= Task details =
Repeat word for word every line of the rows from the line that holds "Among water lily" through the end of the rows, with both ends included.

= Supplied data =
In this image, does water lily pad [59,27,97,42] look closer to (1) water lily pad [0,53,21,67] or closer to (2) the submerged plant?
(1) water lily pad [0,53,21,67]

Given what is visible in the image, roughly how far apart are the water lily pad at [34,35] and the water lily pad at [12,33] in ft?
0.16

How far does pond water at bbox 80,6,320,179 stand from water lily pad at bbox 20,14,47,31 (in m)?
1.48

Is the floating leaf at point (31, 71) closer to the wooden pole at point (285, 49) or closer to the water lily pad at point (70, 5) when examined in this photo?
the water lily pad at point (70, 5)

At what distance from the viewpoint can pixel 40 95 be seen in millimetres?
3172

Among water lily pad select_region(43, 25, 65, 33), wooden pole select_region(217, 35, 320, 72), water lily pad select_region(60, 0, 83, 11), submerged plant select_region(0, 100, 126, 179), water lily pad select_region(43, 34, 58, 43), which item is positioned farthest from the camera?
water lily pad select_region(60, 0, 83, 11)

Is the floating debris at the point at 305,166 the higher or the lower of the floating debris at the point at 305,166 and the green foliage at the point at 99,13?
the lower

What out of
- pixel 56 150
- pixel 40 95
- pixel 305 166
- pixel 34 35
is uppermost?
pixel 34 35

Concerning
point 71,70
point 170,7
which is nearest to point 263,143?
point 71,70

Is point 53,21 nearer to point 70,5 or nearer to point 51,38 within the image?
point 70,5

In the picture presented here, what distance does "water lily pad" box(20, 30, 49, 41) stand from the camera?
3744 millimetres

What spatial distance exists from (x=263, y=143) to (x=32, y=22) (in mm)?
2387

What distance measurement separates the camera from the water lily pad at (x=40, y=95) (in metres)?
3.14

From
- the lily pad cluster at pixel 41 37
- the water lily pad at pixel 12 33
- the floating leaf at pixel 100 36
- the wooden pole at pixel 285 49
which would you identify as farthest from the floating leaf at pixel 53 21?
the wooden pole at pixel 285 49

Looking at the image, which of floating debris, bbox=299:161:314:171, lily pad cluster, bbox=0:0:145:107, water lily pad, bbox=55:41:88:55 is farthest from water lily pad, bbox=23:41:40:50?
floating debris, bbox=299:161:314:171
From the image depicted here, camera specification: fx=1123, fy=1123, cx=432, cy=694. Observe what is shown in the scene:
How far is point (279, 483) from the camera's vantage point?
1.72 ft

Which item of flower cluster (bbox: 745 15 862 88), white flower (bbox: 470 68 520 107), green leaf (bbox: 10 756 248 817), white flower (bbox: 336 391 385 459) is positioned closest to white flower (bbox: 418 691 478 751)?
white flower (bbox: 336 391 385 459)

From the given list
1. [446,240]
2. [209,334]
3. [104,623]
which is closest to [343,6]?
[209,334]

= Complete answer =
Among water lily pad select_region(43, 25, 65, 33), wooden pole select_region(217, 35, 320, 72), water lily pad select_region(60, 0, 83, 11), submerged plant select_region(0, 100, 126, 179), water lily pad select_region(43, 34, 58, 43), which item is positioned farthest from the camera?
water lily pad select_region(60, 0, 83, 11)

Is the floating debris at the point at 305,166 the higher or the lower of the floating debris at the point at 305,166 and the green foliage at the point at 99,13?
the lower

What out of
- pixel 56 150
- pixel 40 95
- pixel 305 166
- pixel 34 35
is uppermost?
pixel 34 35

Concerning
point 71,70
point 170,7
which is nearest to point 263,143?
point 71,70

Is point 53,21 nearer to point 70,5 or nearer to point 51,38 within the image?
point 70,5

In the picture presented here, what distance does "water lily pad" box(20, 30, 49, 41) stand from the camera?
3744 millimetres

What spatial distance exists from (x=263, y=143) to (x=32, y=22) (in mm)?
2387

What distance measurement separates the camera from the water lily pad at (x=40, y=95) (in metres)?
3.14

From
- the lily pad cluster at pixel 41 37
- the water lily pad at pixel 12 33
- the floating leaf at pixel 100 36
- the wooden pole at pixel 285 49
which would you identify as farthest from the floating leaf at pixel 53 21?
the wooden pole at pixel 285 49

Looking at the image, which of floating debris, bbox=299:161:314:171, lily pad cluster, bbox=0:0:145:107, water lily pad, bbox=55:41:88:55 is farthest from water lily pad, bbox=23:41:40:50?
floating debris, bbox=299:161:314:171
From the image depicted here, camera specification: fx=1123, fy=1123, cx=432, cy=694. Observe what is shown in the scene:
How far is point (279, 483) from the camera's vantage point?
1.72 ft

Which item of flower cluster (bbox: 745 15 862 88), white flower (bbox: 470 68 520 107), green leaf (bbox: 10 756 248 817), white flower (bbox: 336 391 385 459) is positioned closest to white flower (bbox: 418 691 478 751)?
white flower (bbox: 336 391 385 459)

From the given list
1. [446,240]
2. [209,334]
3. [104,623]
which is closest to [343,6]?
[209,334]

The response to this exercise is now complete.